Le mystère Sono Sion continue et s’épaissit même de film en film. Comment un réalisateur qui enchaine les chefs d’œuvre depuis plusieurs années, peut il encore être aussi mal distribué dans les salles françaises et ne même pas avoir les honneurs d’éditions dvd / bluray dignes de son talent ??
Un film de Sono Sion ca se mérite. Il faut déjà parvenir à le trouver dans une édition dvd plus ou moins correcte ou à défaut quelque part sur internet. Puis il faut se débarrasser de tous préjugés, accepter de se laisser manipuler, de regarder parfois des scènes qui paraitraient totalement gratuites et outrancières chez n’importe quel autre cinéaste mais qui au final font terriblement sens et vous laissent totalement ko.
Avec Himizu, Sono Sion continue de faire voler en éclat l’image policée de la famille japonaise comme il l’avait déjà fait avec brio notamment dans Suicide Club, Cold Fish et Strange Circus.
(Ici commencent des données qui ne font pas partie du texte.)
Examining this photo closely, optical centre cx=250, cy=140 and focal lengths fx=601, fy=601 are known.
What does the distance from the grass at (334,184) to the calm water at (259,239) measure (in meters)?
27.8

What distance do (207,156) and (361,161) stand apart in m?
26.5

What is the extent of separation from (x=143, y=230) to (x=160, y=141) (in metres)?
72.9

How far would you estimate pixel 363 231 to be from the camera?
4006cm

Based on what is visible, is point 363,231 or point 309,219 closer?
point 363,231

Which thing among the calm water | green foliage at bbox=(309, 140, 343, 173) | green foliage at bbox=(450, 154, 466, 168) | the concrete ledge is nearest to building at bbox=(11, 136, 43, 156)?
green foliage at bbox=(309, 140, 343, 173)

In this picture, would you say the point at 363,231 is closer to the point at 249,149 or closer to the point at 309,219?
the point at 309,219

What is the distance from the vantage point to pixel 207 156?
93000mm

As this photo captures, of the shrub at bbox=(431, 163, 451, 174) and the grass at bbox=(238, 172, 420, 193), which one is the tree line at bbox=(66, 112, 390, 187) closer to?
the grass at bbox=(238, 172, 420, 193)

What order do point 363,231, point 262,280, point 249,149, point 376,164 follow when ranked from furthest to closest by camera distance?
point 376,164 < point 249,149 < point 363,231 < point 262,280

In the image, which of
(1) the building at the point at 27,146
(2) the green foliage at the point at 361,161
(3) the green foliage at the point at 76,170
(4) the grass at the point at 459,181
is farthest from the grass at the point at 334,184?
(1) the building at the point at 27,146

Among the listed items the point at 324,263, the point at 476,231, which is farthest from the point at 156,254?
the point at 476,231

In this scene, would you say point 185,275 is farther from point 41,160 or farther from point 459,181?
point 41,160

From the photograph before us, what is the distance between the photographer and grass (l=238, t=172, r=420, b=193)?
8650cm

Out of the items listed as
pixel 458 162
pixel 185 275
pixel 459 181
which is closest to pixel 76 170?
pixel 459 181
Vous verrez donc un père ivrogne répéter à son fils qu’il aurait voulu qu’il meurt lors du tsunami, ce qui lui aurait permis de toucher l’assurance ; une mère totalement absente qui du jour au lendemain désertera le foyer familial pour aller vivre avec son nouveau compagnon un destin à la Bonnie & Clyde et sans la dévoiler, une scène (d’une puissance telle qu’elle vous clouera à votre fauteuil) au cours de laquelle Sumida laissera exploser toute sa colère contre son père.
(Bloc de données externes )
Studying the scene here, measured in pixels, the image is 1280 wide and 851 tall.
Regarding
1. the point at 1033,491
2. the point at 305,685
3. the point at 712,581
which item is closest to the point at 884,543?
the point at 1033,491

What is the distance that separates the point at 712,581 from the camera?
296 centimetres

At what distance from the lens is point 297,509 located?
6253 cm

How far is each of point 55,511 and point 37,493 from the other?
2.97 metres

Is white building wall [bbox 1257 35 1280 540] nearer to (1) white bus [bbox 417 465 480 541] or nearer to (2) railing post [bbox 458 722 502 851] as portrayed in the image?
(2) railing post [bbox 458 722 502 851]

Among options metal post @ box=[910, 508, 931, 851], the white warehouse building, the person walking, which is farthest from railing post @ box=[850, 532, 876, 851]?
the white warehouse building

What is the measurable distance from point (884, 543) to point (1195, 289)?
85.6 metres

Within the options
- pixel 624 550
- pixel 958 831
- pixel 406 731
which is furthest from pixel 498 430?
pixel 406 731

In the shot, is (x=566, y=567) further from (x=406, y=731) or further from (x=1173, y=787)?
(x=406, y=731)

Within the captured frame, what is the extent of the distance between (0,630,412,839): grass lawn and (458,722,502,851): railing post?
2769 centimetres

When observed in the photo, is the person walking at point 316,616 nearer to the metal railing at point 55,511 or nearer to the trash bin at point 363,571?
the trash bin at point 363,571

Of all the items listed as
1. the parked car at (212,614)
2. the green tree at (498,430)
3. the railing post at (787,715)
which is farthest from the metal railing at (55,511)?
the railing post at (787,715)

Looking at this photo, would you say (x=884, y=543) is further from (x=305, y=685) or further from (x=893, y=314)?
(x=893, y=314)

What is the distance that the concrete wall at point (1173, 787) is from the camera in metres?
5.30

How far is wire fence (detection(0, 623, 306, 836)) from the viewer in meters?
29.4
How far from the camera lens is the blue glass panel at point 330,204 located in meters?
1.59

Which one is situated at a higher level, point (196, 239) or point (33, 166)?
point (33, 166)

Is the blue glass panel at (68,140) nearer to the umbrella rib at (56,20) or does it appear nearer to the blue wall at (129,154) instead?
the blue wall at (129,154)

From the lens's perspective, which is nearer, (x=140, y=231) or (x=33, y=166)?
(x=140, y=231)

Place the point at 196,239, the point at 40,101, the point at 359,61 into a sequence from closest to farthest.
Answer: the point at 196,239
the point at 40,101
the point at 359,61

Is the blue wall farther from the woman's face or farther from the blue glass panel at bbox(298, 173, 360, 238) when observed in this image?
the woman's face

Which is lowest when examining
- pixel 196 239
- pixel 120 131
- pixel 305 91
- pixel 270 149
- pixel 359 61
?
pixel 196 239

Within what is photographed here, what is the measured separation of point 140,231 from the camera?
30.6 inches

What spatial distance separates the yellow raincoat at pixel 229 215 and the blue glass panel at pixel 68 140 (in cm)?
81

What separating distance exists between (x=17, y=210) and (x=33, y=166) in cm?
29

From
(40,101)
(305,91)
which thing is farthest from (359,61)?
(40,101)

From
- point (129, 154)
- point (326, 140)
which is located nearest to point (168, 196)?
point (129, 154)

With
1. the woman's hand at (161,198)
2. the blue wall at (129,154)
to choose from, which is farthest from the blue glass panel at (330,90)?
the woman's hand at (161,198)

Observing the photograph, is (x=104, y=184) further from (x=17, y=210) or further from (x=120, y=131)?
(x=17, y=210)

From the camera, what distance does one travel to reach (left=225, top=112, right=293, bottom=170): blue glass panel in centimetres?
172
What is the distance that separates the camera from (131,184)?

Comme toujours avec Sono Sion, derrière l’outrance se cache l’âme d’un poète punk et au milieu de toute cette folie, une jeune fille répète en boucle un poème de François Villon, notamment un vers qui sera le thème principal de ce film dans lequel ses personnages questionnent sans cesse leur identité : « Je reconnais tout, sauf moi-même ».
Le Tsunami ayant frappé le japon juste avant le tournage, Sono Sion a décidé d’ancrer son récit au cœur de cette tragédie, ce qui lui confère encore plus de puissance. Le ton est d’ailleurs tout de suite donné puisque c’est sur un long travelling au milieu des décombres laissés par le Tsunami que s’ouvre le film.
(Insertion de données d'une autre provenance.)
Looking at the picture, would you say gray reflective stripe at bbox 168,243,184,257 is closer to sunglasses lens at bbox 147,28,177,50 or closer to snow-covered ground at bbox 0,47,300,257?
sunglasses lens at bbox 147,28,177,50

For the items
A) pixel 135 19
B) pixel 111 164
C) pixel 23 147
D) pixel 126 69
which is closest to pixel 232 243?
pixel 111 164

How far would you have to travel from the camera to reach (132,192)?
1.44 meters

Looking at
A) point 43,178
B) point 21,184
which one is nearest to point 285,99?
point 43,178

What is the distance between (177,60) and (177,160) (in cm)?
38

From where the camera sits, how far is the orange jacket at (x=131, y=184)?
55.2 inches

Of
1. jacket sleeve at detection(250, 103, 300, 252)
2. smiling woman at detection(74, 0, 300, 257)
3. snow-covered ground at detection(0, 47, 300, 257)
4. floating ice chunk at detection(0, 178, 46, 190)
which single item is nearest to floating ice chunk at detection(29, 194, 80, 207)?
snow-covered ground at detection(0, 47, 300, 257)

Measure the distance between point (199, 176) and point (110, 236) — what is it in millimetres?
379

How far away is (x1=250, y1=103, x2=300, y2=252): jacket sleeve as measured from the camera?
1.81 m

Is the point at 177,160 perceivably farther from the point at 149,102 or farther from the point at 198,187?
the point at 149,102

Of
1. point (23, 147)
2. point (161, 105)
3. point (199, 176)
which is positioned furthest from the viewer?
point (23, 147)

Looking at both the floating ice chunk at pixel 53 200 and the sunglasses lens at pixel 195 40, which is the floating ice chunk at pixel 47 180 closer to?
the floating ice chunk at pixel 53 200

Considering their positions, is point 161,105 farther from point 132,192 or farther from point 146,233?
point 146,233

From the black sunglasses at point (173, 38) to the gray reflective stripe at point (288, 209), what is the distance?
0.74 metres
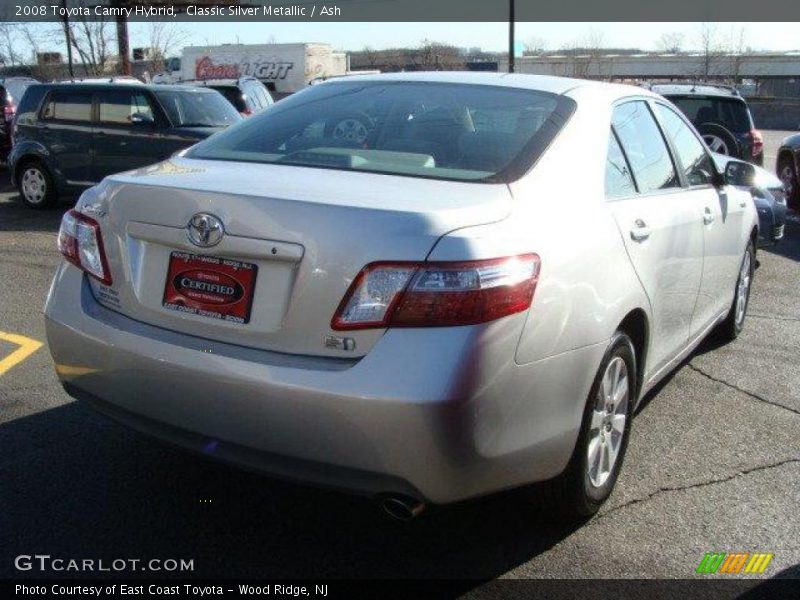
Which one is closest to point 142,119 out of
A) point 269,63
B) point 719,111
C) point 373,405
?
point 719,111

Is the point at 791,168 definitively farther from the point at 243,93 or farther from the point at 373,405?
the point at 373,405

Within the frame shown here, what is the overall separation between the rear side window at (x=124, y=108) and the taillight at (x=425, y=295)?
9599 millimetres

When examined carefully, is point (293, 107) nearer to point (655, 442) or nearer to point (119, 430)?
point (119, 430)

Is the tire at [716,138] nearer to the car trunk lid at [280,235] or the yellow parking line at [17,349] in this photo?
the yellow parking line at [17,349]

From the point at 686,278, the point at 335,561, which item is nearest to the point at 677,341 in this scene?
the point at 686,278

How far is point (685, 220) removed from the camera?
167 inches

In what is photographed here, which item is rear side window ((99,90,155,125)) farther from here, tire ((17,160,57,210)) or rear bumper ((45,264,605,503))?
rear bumper ((45,264,605,503))

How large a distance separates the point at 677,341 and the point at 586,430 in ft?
4.43

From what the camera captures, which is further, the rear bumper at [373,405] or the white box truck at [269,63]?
the white box truck at [269,63]

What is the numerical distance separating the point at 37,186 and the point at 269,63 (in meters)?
27.7

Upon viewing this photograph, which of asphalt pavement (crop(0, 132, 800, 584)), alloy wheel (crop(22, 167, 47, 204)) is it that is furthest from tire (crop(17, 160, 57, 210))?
asphalt pavement (crop(0, 132, 800, 584))

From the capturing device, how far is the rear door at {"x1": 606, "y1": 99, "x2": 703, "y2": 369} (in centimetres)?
364

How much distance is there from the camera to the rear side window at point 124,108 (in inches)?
457

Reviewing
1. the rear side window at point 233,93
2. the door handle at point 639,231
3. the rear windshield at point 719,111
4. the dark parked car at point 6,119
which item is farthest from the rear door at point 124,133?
the door handle at point 639,231
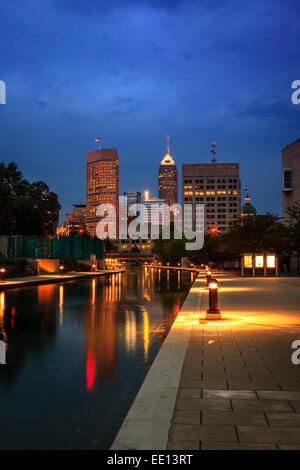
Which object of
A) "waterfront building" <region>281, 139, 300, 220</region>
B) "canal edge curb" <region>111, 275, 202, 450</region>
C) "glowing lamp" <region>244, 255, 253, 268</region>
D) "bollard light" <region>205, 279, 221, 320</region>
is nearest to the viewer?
"canal edge curb" <region>111, 275, 202, 450</region>

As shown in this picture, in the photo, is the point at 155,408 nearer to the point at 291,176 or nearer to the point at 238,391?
the point at 238,391

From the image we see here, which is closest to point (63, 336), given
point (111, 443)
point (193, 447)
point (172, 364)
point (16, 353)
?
point (16, 353)

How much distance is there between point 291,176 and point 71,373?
91.0 meters

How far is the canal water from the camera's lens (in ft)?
14.9

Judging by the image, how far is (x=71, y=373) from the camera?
A: 691 centimetres

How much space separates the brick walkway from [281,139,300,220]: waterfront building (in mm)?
84100

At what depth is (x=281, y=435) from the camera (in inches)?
159

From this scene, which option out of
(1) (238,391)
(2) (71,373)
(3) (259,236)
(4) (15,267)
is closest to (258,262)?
(3) (259,236)

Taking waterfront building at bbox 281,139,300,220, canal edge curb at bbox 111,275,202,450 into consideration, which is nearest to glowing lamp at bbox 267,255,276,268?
canal edge curb at bbox 111,275,202,450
Dans ce chaos et au milieu de cette famille totalement dysfonctionnelle à mille lieues de tous les clichés sur la famille japonaise, Sumida s’interroge sur le sens de son existence, ne voyant guère d’autre horizon que le suicide. Sono Sion fait se télescoper le destin de Sumida avec celui de Keiko, dont on ne sait pas grand-chose au fond si ce n’est qu’elle a 2 passions dans la vie :
Les poèmes de François Villon, dont un qu’elle répète jusque parfois se plonger dans un état proche de la transe et Sumida qui l’obsède totalement et auquel elle voue un culte sans limite.
Mais ne vous attendez pas à une belle histoire d’amour permettant à Sumida de trouver la voie du bonheur. Ici on est plus proche d’une relation sado maso entre 2 écorchés vifs et Sumida en particulier qui refuse toute l’attention que lui porte Keiko.
Même si cette relation évoluera lentement, ne vous attendez pas non plus à un happy end. Pour autant, on ne peut que se laisser porté par le souffle, le lyrisme qui font contrepoint à la violence toujours latente et omniprésente qui traverse Himizu. Dans quel autre film pourra t’on voir un sdf crier à la mort « dites moi qui je suis?? » alors qu’il s’apprêtait à tuer un chanteur de pop japonaise?
Sono Sion est un immense cinéaste mais bien au-delà c’est un artiste intègre et engagé, un contestataire, un dynamiteur de conventions, un poète punk.